These Gig Economy Jobs Are Breaking The Internet
This is an article “These Gig Economy Jobs Are Breaking The Internet” by Marc Primo
Imagine cruising on a long stretch of highway at 100mph when you suddenly encounter a speedbump. In more ways than one, that’s the kind of disruption that COVID-19 has dealt businesses and workers globally. With a workforce exodus of over 4.5 million resulting in what the media has dubbed the Great Resignation of 2021, and approximately 50% of workers losing their jobs due to furloughs or closure since April 2020, the current job market situation might look bleak.
Fortunately, the complete turnaround of digitalization drew more people online and paved the way for the gig economy to flourish. Best of all, the introduction of unorthodox kinds of work allows more professionals to earn a living, even out of the office.
For those who are new to the gig economy, here are the five most in-demand ones out there that could earn you extra money:
Thanks to apps like Uber, Lyft, Amazon Flex, and DoorDash, those who own a vehicle may earn by providing a driver or delivery service. Ride-sharing apps also allow flexibility by letting you choose the time you want to operate, giving you time to work other side jobs. With 36% of Americans saying they use such services, you will never run out of passengers–even if you drive daily.
Signing up to join the services for deliveries is easy, too. Most delivery service partner programs offer auto insurance policies to maintain the legitimacy of their operations, while giving you a chance to earn between $18 to $25 per hour.
Based on recent studies, food delivery services have increased during the pandemic and show no signs of slowing down, even after the COVID-19 dust settles.
Today, the freelancer economy remains strong, with 61% of companies expecting to hire more temporary employees, according to McKinsey. Other studies show that the gig economy’s market strength continues to increase significantly, along with employer satisfaction and platform creation.

## Supplied data
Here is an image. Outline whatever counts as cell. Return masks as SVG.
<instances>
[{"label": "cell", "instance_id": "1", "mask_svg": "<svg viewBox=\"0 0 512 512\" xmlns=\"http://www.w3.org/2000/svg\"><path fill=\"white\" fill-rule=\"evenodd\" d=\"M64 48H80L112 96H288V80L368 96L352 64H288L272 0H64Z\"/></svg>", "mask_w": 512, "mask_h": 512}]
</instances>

## Task objective
Carry the article on gig economy jobs forward from its last sentence. The data come from a source unrelated to the article.

## Response area
Most freelancers have successfully written blogs or produced user-generated content online for years. After all, making a living in today’s digital world was already lucrative, even before COVID-19. Fortunately, the gig economy offers more opportunities to individuals of every trade. From professionals in the creative field, to those with a knack for teaching their expertise online, the freelance revolution is fueling it to greater heights. Those with a corporate background can seek online work as independent contractors via platforms such as Catalant or MarketHire.
People with extra space in their homes or properties that they can rent to others are also landing more online clients these days. We all know how Airbnb has helped property owners since 2008, but the pandemic inevitably hindered profits due to travel restrictions, with almost all market territories reporting at least a 10% decrease.
As the economy slowly opens up and travel laws become more lenient, the rental property business is on the rebound despite increases in the competitive market. Higher demand is expected this year, capitalized by a 7.1% growth in national rent.
Other property owners rent out storage areas instead of living space, thanks to platforms like Neighbor or Store At My House. These options provide clients with cheaper rates while allowing those with extra spaces in their homes to earn extra cash without having to worry about security risks.
The gig economy is all about offering your personal touch to the services you provide. Perhaps no other gig defines that better than being a personal shopper. With the global health crisis immobilizing many households and increasing demand for grocery deliveries or curbside pickups, individuals began offering grocery services via apps like Instacart.
San-Francisco-based Instacart turned its wheels around by April of 2020 after losing $300 million the previous year. Thanks to higher demand during the height of the health crisis, the company hired independent contractors to help with its services that also cover food stamp shopping and phone services to seniors.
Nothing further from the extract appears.